Copy the entries below word for word, from the line containing "From the photo, would" through the end of the entries, and leave the pictures out.
— START MATERIAL SHOWN —
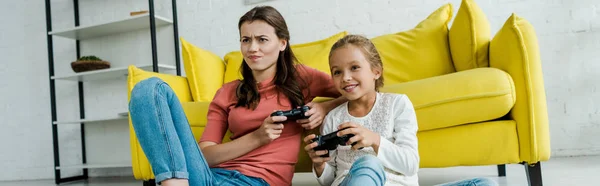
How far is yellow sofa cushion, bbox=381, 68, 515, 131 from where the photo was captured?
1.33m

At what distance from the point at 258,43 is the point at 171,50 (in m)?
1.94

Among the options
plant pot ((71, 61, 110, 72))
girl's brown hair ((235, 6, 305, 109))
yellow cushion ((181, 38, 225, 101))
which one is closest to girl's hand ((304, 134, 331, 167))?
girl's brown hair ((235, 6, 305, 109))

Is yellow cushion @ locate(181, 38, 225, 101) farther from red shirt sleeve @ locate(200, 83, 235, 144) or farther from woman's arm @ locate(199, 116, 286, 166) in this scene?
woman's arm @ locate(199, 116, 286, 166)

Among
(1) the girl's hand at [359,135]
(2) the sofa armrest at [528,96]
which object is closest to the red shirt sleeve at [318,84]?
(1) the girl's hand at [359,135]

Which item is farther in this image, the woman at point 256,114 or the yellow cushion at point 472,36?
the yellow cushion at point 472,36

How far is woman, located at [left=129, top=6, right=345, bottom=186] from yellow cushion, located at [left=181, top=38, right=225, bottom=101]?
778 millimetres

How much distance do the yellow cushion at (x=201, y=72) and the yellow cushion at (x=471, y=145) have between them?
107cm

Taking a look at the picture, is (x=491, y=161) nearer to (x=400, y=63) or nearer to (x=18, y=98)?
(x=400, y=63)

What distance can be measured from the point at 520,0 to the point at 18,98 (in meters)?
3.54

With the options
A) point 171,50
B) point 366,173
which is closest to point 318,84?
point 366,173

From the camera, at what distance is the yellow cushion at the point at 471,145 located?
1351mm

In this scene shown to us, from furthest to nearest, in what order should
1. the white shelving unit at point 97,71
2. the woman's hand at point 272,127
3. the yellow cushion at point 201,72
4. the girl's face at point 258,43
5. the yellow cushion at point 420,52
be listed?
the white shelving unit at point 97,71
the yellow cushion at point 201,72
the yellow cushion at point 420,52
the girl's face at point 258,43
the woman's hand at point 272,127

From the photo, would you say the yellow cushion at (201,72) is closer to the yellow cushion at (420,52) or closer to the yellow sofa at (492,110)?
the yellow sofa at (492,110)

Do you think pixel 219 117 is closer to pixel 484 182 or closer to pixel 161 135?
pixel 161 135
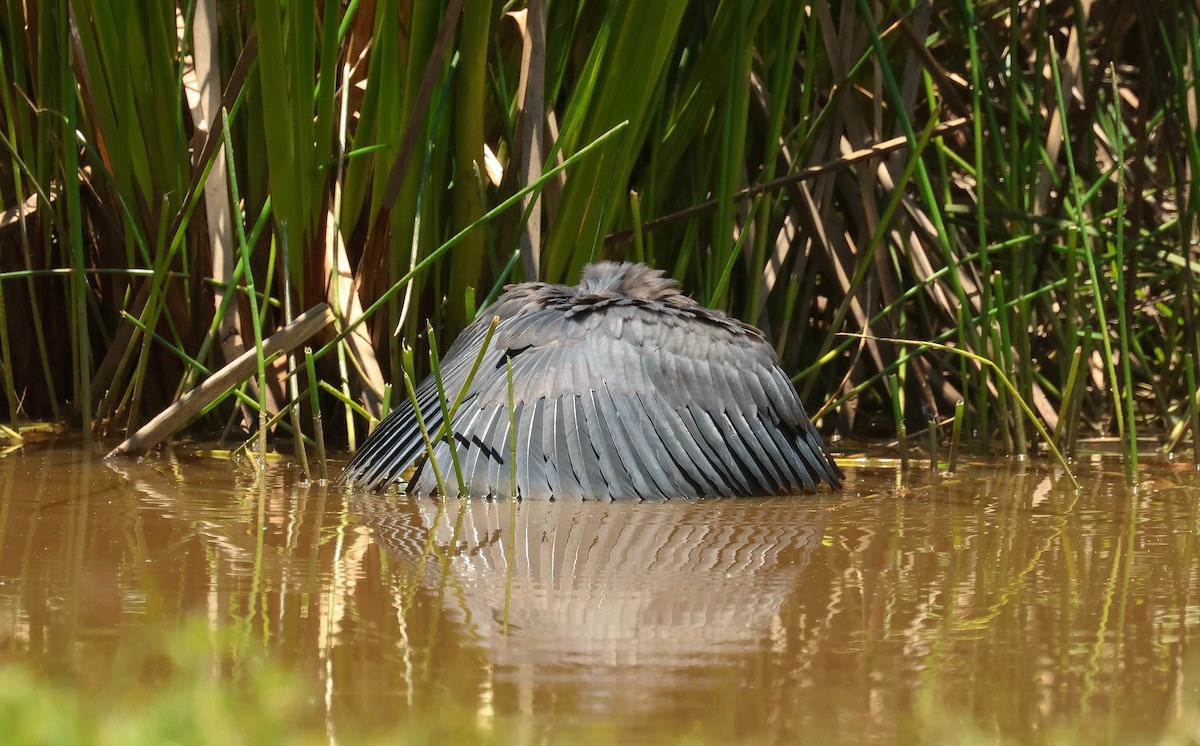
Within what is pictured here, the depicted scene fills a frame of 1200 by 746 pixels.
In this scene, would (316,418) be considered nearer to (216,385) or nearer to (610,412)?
— END MATERIAL SHOWN —
SOLUTION TO THE PROBLEM –
From the photo, would you say the yellow cushion at (201,72) is closer to the yellow cushion at (420,52) or closer to the yellow sofa at (492,110)?
the yellow sofa at (492,110)

Do you think pixel 219 117 is closer to pixel 484 182 or closer to pixel 161 135?
pixel 161 135
Within what is pictured here, the depicted scene fills a frame of 1200 by 746 pixels.
In this scene, would (316,418) be considered nearer to (216,385) or nearer to (610,412)?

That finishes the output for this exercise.